With ever increasing markets of VRML, games, real computer graphics, and animation, there would be an increasing demand for data that meet the needs of growing virtual world.
Computers with advanced performance will start sending out more complicated, more increased, or more real data. Producing data from scratch meeting these demands would make a CG designer's job even harder.

In movie production, we borrow stage properties and settings; can't we do the same in MO production?
Companies such as View Point now sell MOs as their products. However, rather than letting a system or an organization control MO distribution in a centralizing approach, MOs should remain at each user's site and be exchanged at each user's discretion in a decentralized system more fit to the Internet age.
This report proposes to create such a system called MORS (Modeling Objects Recycling System).

MORS may be based upon current procedures we use to exchange HTML or VRML data on the net. There are two possibilities; an open market where MOs are sold for a price, or a closed membership in which MOs are exchanged at free of charge.

Suppose your work involves some handy data on Cars; instead of just asking your fellow-workers "Who has good data on cars?," you would prefer to make the inquiry to the world. Clients will not question the source of MOs as long as they are legally obtained and look good.

MORS Concept

3) MORS Related Business

Business possibilities in MORS are as follows:

1. Creating a powerful site that offers MO search and management, a 'YAHOO' specialized in MOs.

Entering 'Car' in its window may cause listing names or images of MO cars produced and domained by designers worldwide.

2. Distributing programs to be used in MORS.

a.1. Programs used for publishing MOs
a.2. Programs to convert various modeling data (SOFTIMAGE, LightWave, etc.) into VRML, a universal data type and therefore suitable for MOs. A few programs of this type are already available.

b.1. Programs to produce desired scenes, using the acquired MOs.
b.2. Programs to convert VRML data into various 3-DCG scene/modeling data

3.2) MORS Scene Composite Tool

The proper search system for MORS will be a 3-D cyberspace programmed in VRML, where users can visit specialty stores that offer arrays of MOs for users to download.

MORS Scene Composite Tool window is open on the same screen, allowing users to move selected MOs from the VRML browser by a simple combination of click, hold, and drop.
This tool also allows users to process dragged MOs, to change their sizes and layouts in the rough. Users may then want to convert the MOs into their favorite 3-DCG data types for further editing.

The types of MO displayed at each store in the VRML/ HTML browser will be:

a. Information in text
b. Still pictures
c. Demonstrations of objects making a turn
d. Demonstrations in VRML

MORS Scene Composite

3.3)VRML Browser to Do Search in MORS

In MORS, a NetScape-type search browser in two-dimensional screen composed of graphics and texts, with occasional motion pictures will serve the purpose.

- _INPUT ROWS_
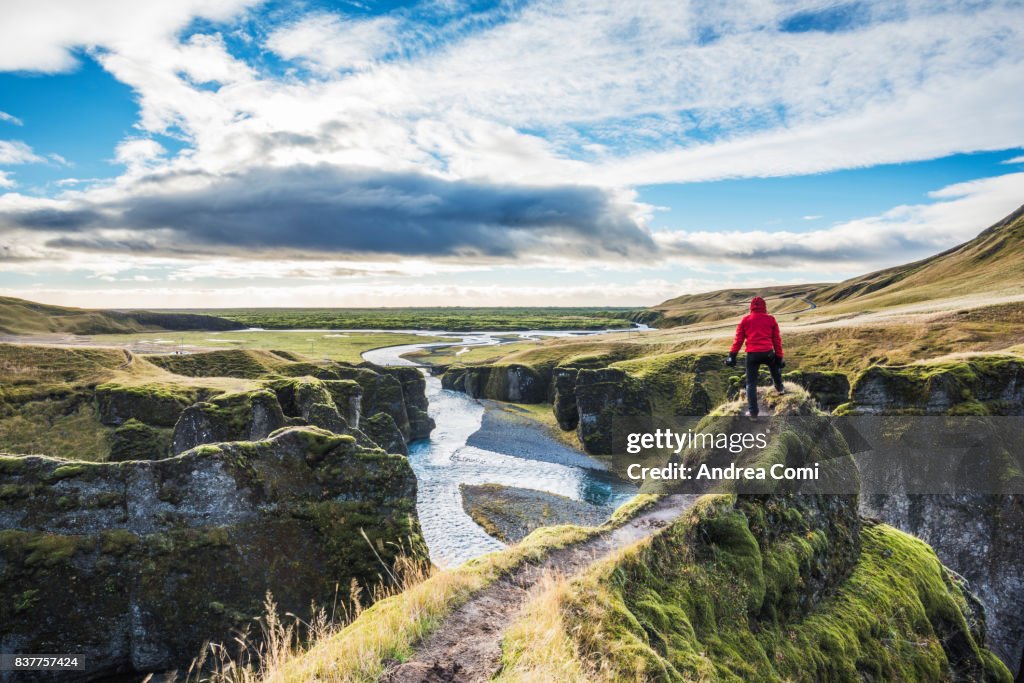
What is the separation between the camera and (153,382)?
49812mm

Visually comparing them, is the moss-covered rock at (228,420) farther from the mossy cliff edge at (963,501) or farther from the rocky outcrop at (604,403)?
the rocky outcrop at (604,403)

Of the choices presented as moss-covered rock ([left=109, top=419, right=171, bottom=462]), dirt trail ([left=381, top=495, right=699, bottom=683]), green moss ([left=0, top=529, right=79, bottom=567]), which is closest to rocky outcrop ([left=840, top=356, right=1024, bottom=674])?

- _REQUIREMENTS_
**a)** From the MORS proposal, copy word for word the part starting with "a.1. Programs used" and going on through "the acquired MOs.".
**b)** Write out the rows again with every "moss-covered rock" changed to "lichen-covered stone" and nothing else altered, leaving out the pictures.
The MORS proposal and the rows are unrelated.

- _ANSWERS IN ORDER_
**a)**
a.1. Programs used for publishing MOs
a.2. Programs to convert various modeling data (SOFTIMAGE, LightWave, etc.) into VRML, a universal data type and therefore suitable for MOs. A few programs of this type are already available.

b.1. Programs to produce desired scenes, using the acquired MOs.

**b)**
What is the separation between the camera and (153,382)?
49812mm

Visually comparing them, is the lichen-covered stone at (228,420) farther from the mossy cliff edge at (963,501) or farther from the rocky outcrop at (604,403)?
the rocky outcrop at (604,403)

Of the choices presented as lichen-covered stone ([left=109, top=419, right=171, bottom=462]), dirt trail ([left=381, top=495, right=699, bottom=683]), green moss ([left=0, top=529, right=79, bottom=567]), which is closest to rocky outcrop ([left=840, top=356, right=1024, bottom=674])?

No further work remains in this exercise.